Act I (Loman Home, Present Day):
Willy tells Happy that he nearly hit a kid in Yonkers. Willy wonders why he didn't go to Alaska with his brother Ben, because the man was a genius: success incarnate. Ben ended up with diamond mines: he walked into a jungle and came out rich at the age of twenty-one. Happy tells Willy that he should retire. Charley enters. As Willy and Charley play cards, Charley offers Willy a job, which insults him. Willy asks Charley why Biff is going back to Texas, but Charley tells him to let Biff go. Willy talks about the ceiling he put up in the living room, but refuses to give any details. When Charley wonders how he could put up a ceiling, Willy shouts at him that a man who can't handle tools is not a man, and calls Charley disgusting.
Uncle Ben enters, a stolid man in his sixties with a mustache and an authoritative air. Willy tells Ben that he is getting awfully tired, but since Charley cannot see Ben, Willy tells him that for a second Charley reminded him of his brother Ben, who died several weeks ago in Africa. Ben asks Willy if their mother is living with him, but Willy said that she died a long time ago. Charley, who cannot see Ben, wonders what Willy is talking about. Finally Charley becomes unnerved and leaves.
If Charley and Bernard are the symbols of tangible material success in Death of a Salesman, Willy's older brother Ben symbolizes the broadest reaches of success, which are intangible and practically imaginary. Whether Ben is a Horatio Alger figure, a character whose history is to be taken literally, is disputable; some aspects of his biography are so romanticized and absurdly grandiose that it is likely that the information that Miller gives concerning Ben is filtered through Willy Loman's imagination. When Ben appears in the play, it is only as a representation of Willy's imagination. For Willy, Ben represents fantastic success gained through intangible luck rather than through the boredom of steady dedication and hard work; Ben has gained what Willy always wanted but never could achieve.

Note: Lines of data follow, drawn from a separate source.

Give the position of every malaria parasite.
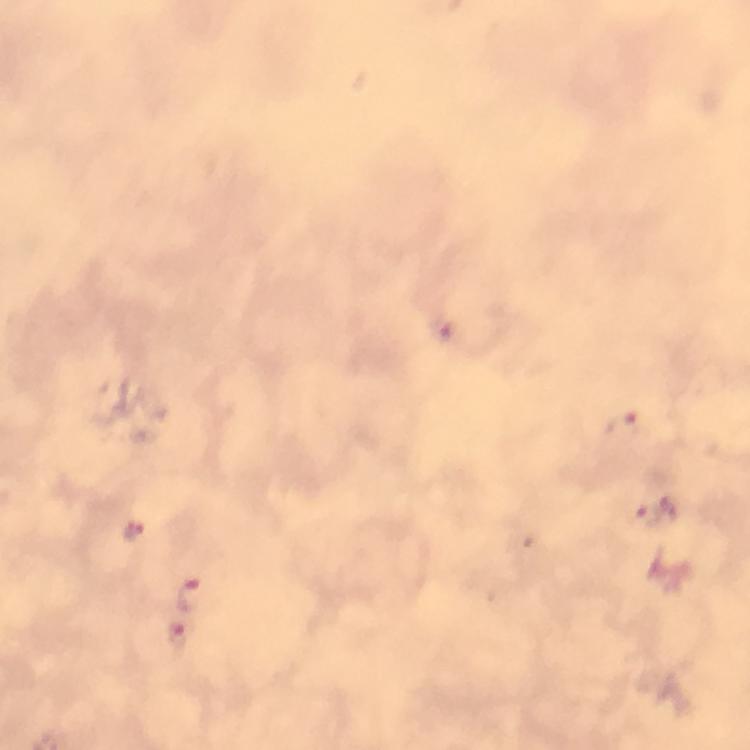
Approximate object centers, in pixels from the top-left corner.
Malaria parasites: (x=444, y=328), (x=627, y=424), (x=651, y=514), (x=133, y=532), (x=192, y=595), (x=180, y=638).

image size = 750×750 pixels
immersion oil = applied
capture = smartphone mounted on the microscope
stain = Giemsa
preparation = thick blood smear
magnification = 100x
context = from a malaria diagnostic workup
cropped from = one field of view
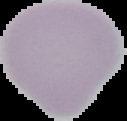
Summary:
  - Malaria status: uninfected
  - Image type: segmented cell region with the area outside set to black
  - Image size: 127×121 pixels
  - Preparation: thin blood film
Look for Plasmodium parasites.
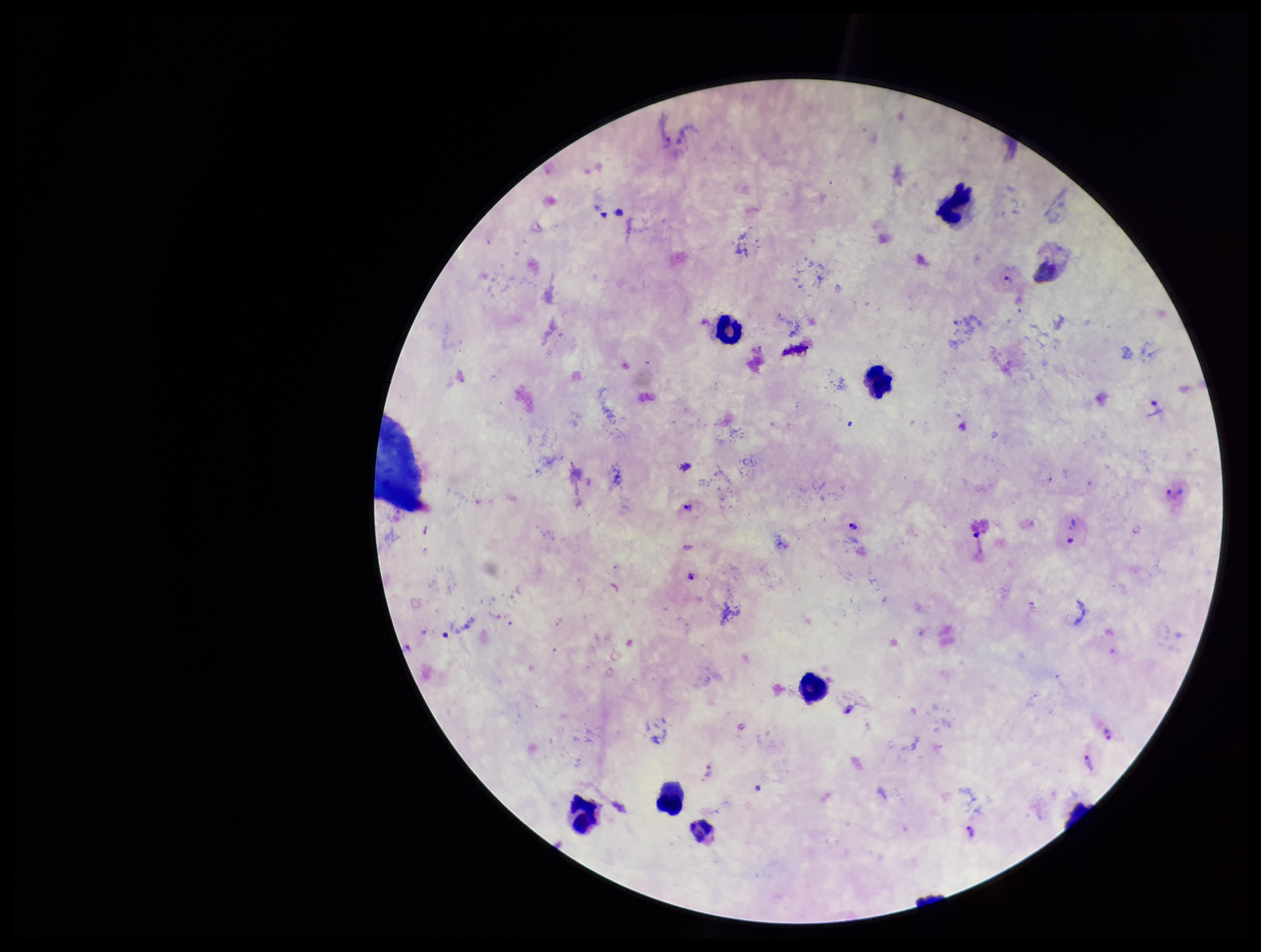
Identified.

Giemsa stain. Leukocyte count: 7. Photographed through the microscope eyepiece with a smartphone camera. Preparation: thick blood smear. Patient malaria status: positive. Parasite count: 7. Image is 1261×952 pixels. Species reported for this patient: Plasmodium vivax. Single field of view.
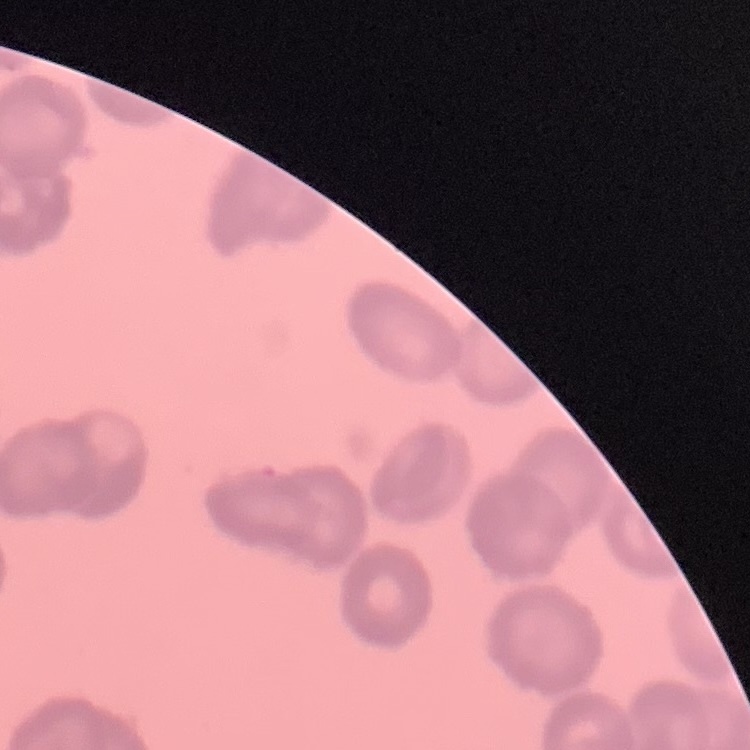
red blood cell morphology = rouleaux formation
image type = square crop of a larger photomicrograph
stain = Field's or Giemsa
preparation = thin blood smear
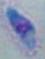
1000x magnification. Micrograph. Toxoplasma gondii is shown.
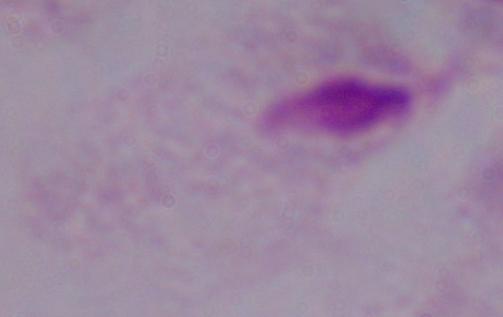

Summary:
  - Magnification: 1000x
  - Identification: trichomonad
  - Modality: photomicrograph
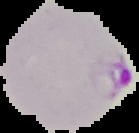
Summary:
  - Image size: 139×133 pixels
  - Image type: segmented cell region on a black background
  - Result: Plasmodium parasites identified
  - Preparation: thin blood smear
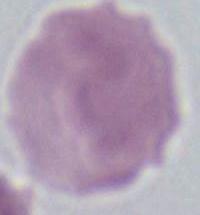

Summary:
  - Identification: erythrocyte
  - Magnification: 1000x
  - Modality: micrograph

The encounter between Charley and Willy illustrates that Willy feels some jealousy toward his friend for his success. Willy offers advice to Charley at every opportunity in an attempt to assert some dominance over him. He interprets a man as a person who can handle tools well, returning to a physical definition of manhood in comparison to monetary or status-based definitions that would assert Charley's superiority.
Likewise, Charley seems to realize Willy's envy, and behaves tentatively toward his friend. Although he does injure Willy's pride by offering him a job, Charley does so tentatively, for he has great pity for Willy that he knows he must mask. Charley does, however, give the most sound advice to Willy, advising him to let Biff do what he pleases and leave for Texas.